§ Material for this exercise:

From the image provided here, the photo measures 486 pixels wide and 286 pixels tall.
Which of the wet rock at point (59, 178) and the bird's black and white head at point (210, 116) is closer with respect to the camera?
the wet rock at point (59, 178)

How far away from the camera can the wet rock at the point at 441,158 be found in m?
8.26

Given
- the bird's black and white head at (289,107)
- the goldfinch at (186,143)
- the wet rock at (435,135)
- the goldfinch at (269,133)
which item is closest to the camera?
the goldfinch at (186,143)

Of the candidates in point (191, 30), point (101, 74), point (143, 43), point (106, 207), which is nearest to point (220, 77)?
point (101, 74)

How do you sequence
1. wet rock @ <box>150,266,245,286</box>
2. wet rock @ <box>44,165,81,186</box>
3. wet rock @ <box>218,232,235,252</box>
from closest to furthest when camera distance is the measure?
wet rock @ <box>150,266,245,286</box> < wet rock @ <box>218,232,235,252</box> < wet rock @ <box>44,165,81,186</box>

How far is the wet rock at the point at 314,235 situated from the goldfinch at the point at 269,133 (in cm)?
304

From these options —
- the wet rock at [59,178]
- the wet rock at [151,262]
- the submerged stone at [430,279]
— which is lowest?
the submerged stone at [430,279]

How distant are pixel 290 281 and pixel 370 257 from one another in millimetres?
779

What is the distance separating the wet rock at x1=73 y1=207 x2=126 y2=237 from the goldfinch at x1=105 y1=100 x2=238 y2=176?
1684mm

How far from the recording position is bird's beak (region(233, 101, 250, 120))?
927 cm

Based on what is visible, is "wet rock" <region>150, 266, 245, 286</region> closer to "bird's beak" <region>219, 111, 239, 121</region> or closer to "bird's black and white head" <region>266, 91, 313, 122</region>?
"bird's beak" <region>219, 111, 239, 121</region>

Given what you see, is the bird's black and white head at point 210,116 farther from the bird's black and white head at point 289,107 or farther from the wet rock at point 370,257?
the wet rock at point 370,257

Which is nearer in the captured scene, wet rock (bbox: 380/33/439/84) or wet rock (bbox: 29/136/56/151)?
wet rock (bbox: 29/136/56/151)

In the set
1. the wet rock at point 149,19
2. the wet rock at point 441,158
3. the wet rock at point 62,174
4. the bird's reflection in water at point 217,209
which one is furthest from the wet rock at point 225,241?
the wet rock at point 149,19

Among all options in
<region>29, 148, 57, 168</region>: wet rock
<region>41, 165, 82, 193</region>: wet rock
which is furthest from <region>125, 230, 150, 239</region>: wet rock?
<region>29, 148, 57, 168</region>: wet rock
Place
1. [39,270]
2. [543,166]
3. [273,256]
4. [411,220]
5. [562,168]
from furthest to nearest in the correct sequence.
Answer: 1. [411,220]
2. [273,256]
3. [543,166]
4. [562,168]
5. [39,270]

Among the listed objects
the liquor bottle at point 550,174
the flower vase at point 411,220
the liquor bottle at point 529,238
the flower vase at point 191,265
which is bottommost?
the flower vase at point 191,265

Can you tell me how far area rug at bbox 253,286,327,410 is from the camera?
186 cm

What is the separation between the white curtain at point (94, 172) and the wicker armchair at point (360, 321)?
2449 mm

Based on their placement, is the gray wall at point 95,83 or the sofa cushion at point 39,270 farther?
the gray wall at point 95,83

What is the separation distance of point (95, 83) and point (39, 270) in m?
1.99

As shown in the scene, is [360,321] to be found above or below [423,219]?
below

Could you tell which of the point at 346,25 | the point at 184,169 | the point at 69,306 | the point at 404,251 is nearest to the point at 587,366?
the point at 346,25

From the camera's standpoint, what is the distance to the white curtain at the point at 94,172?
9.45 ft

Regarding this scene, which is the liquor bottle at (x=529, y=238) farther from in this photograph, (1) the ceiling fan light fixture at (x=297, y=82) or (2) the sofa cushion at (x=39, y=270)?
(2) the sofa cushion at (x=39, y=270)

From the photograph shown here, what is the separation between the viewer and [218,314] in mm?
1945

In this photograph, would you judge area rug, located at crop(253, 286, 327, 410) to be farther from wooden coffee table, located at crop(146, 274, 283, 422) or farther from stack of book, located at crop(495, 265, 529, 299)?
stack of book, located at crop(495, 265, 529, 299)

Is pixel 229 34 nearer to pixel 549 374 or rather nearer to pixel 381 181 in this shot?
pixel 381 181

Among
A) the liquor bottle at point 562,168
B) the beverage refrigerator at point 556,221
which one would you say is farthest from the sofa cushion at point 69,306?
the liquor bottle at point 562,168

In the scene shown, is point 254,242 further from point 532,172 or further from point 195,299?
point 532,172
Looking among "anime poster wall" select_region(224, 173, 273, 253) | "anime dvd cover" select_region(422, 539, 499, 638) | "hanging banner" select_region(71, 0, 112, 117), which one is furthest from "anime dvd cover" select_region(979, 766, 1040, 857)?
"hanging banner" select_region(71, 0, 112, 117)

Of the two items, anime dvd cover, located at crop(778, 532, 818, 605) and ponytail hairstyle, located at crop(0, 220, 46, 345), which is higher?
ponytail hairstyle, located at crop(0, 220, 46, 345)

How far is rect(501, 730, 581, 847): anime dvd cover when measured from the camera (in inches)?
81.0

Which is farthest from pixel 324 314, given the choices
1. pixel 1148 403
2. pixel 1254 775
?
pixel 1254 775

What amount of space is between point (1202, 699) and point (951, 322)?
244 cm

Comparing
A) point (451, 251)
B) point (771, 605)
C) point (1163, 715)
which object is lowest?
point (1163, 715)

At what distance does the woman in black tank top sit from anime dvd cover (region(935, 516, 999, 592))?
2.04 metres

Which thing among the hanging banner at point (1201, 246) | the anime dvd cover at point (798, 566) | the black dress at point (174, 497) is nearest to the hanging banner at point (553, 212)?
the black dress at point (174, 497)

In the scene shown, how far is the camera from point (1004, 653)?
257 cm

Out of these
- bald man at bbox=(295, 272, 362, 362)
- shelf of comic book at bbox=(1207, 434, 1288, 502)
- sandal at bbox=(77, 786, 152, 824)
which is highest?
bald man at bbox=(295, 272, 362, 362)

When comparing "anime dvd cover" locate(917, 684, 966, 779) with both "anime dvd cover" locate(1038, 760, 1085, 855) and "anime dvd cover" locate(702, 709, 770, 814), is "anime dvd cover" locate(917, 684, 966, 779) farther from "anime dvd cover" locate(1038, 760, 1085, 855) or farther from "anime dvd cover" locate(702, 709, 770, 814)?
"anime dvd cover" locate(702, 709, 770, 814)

§ Given task:
Please repeat the listing above in full and exactly.

§ The response:
From the image provided here, the photo measures 486 pixels wide and 286 pixels tall.
Which of the wet rock at point (59, 178) and the bird's black and white head at point (210, 116) is closer with respect to the camera?
the wet rock at point (59, 178)

How far away from the camera can the wet rock at the point at 441,158 be found in m?
8.26

Given
- the bird's black and white head at (289,107)
- the goldfinch at (186,143)
- the wet rock at (435,135)
- the goldfinch at (269,133)
which item is closest to the camera?
the goldfinch at (186,143)

Of the candidates in point (191, 30), point (101, 74), point (143, 43), point (106, 207), which is nearest to point (220, 77)?
point (101, 74)

How do you sequence
1. wet rock @ <box>150,266,245,286</box>
2. wet rock @ <box>44,165,81,186</box>
3. wet rock @ <box>218,232,235,252</box>
from closest to furthest when camera distance is the measure?
wet rock @ <box>150,266,245,286</box> < wet rock @ <box>218,232,235,252</box> < wet rock @ <box>44,165,81,186</box>

How far is the wet rock at the point at 314,235 situated from the goldfinch at the point at 269,133 (in cm)?
304

From these options —
- the wet rock at [59,178]
- the wet rock at [151,262]
- the submerged stone at [430,279]
— which is lowest?
the submerged stone at [430,279]

How distant are pixel 290 281 and pixel 370 257 from one another in millimetres?
779

What is the distance separating the wet rock at x1=73 y1=207 x2=126 y2=237 from the goldfinch at x1=105 y1=100 x2=238 y2=176?
1684mm

How far from the recording position is bird's beak (region(233, 101, 250, 120))?
927 cm

Based on what is visible, is "wet rock" <region>150, 266, 245, 286</region> closer to "bird's beak" <region>219, 111, 239, 121</region> or closer to "bird's black and white head" <region>266, 91, 313, 122</region>?
"bird's beak" <region>219, 111, 239, 121</region>

Given what you see, is the bird's black and white head at point 210,116 farther from the bird's black and white head at point 289,107 or farther from the wet rock at point 370,257?
the wet rock at point 370,257

Which is nearer in the captured scene, wet rock (bbox: 380/33/439/84) or wet rock (bbox: 29/136/56/151)?
wet rock (bbox: 29/136/56/151)

In the set
1. the wet rock at point 149,19
2. the wet rock at point 441,158
3. the wet rock at point 62,174
4. the bird's reflection in water at point 217,209
which one is furthest from the wet rock at point 225,241?
the wet rock at point 149,19

Among all options in
<region>29, 148, 57, 168</region>: wet rock
<region>41, 165, 82, 193</region>: wet rock
which is furthest from <region>125, 230, 150, 239</region>: wet rock?
<region>29, 148, 57, 168</region>: wet rock
Place
1. [39,270]
2. [543,166]
3. [273,256]
4. [411,220]
5. [562,168]
from furthest to nearest in the correct sequence.
Answer: 1. [411,220]
2. [273,256]
3. [543,166]
4. [562,168]
5. [39,270]

Among the listed objects
the liquor bottle at point 550,174
the flower vase at point 411,220
the liquor bottle at point 529,238
the flower vase at point 191,265
which is bottommost?
the flower vase at point 191,265

Can you tell me how far area rug at bbox 253,286,327,410 is from the camera?
186 cm

What is the separation between the white curtain at point (94, 172) and the wicker armchair at point (360, 321)?
2449 mm

Based on their placement, is the gray wall at point 95,83 or the sofa cushion at point 39,270 farther?
the gray wall at point 95,83

What is the separation distance of point (95, 83) and point (39, 270) in m?
1.99

As shown in the scene, is [360,321] to be found above or below [423,219]?
below

Could you tell which of the point at 346,25 | the point at 184,169 | the point at 69,306 | the point at 404,251 is nearest to the point at 587,366?
the point at 346,25

From the camera's standpoint, what is the distance to the white curtain at the point at 94,172?
9.45 ft

Regarding this scene, which is the liquor bottle at (x=529, y=238) farther from in this photograph, (1) the ceiling fan light fixture at (x=297, y=82) or (2) the sofa cushion at (x=39, y=270)?
(2) the sofa cushion at (x=39, y=270)

From the photograph shown here, what is the separation between the viewer and [218,314] in mm?
1945

In this photograph, would you judge area rug, located at crop(253, 286, 327, 410) to be farther from wooden coffee table, located at crop(146, 274, 283, 422) or farther from stack of book, located at crop(495, 265, 529, 299)?
stack of book, located at crop(495, 265, 529, 299)

Is pixel 229 34 nearer to pixel 549 374 or rather nearer to pixel 381 181 in this shot?
pixel 381 181

Among
A) the liquor bottle at point 562,168
B) the beverage refrigerator at point 556,221
which one would you say is farthest from the sofa cushion at point 69,306?
the liquor bottle at point 562,168

In the scene shown, is point 254,242 further from point 532,172 or further from point 195,299?
point 532,172
Looking among "anime poster wall" select_region(224, 173, 273, 253) | "anime dvd cover" select_region(422, 539, 499, 638) | "hanging banner" select_region(71, 0, 112, 117), which one is furthest from "anime dvd cover" select_region(979, 766, 1040, 857)?
"hanging banner" select_region(71, 0, 112, 117)

Of the two items, anime dvd cover, located at crop(778, 532, 818, 605) and ponytail hairstyle, located at crop(0, 220, 46, 345), which is higher?
ponytail hairstyle, located at crop(0, 220, 46, 345)

How far is rect(501, 730, 581, 847): anime dvd cover when measured from the camera (in inches)?
81.0

Which is farthest from pixel 324 314, given the choices
1. pixel 1148 403
2. pixel 1254 775
?
pixel 1254 775

What amount of space is between point (1202, 699) and point (951, 322)?
244 cm

Comparing
A) point (451, 251)
B) point (771, 605)
C) point (1163, 715)
which object is lowest?
point (1163, 715)

At what distance does the woman in black tank top sit from anime dvd cover (region(935, 516, 999, 592))?
2.04 metres

Which thing among the hanging banner at point (1201, 246) | the anime dvd cover at point (798, 566) | the black dress at point (174, 497) is nearest to the hanging banner at point (553, 212)?
the black dress at point (174, 497)

In the scene shown, how far is the camera from point (1004, 653)?
257 cm

Out of these
- bald man at bbox=(295, 272, 362, 362)
- shelf of comic book at bbox=(1207, 434, 1288, 502)
- sandal at bbox=(77, 786, 152, 824)
which is highest?
bald man at bbox=(295, 272, 362, 362)

When comparing "anime dvd cover" locate(917, 684, 966, 779) with both "anime dvd cover" locate(1038, 760, 1085, 855) and "anime dvd cover" locate(702, 709, 770, 814), is "anime dvd cover" locate(917, 684, 966, 779) farther from "anime dvd cover" locate(1038, 760, 1085, 855) or farther from "anime dvd cover" locate(702, 709, 770, 814)?
"anime dvd cover" locate(702, 709, 770, 814)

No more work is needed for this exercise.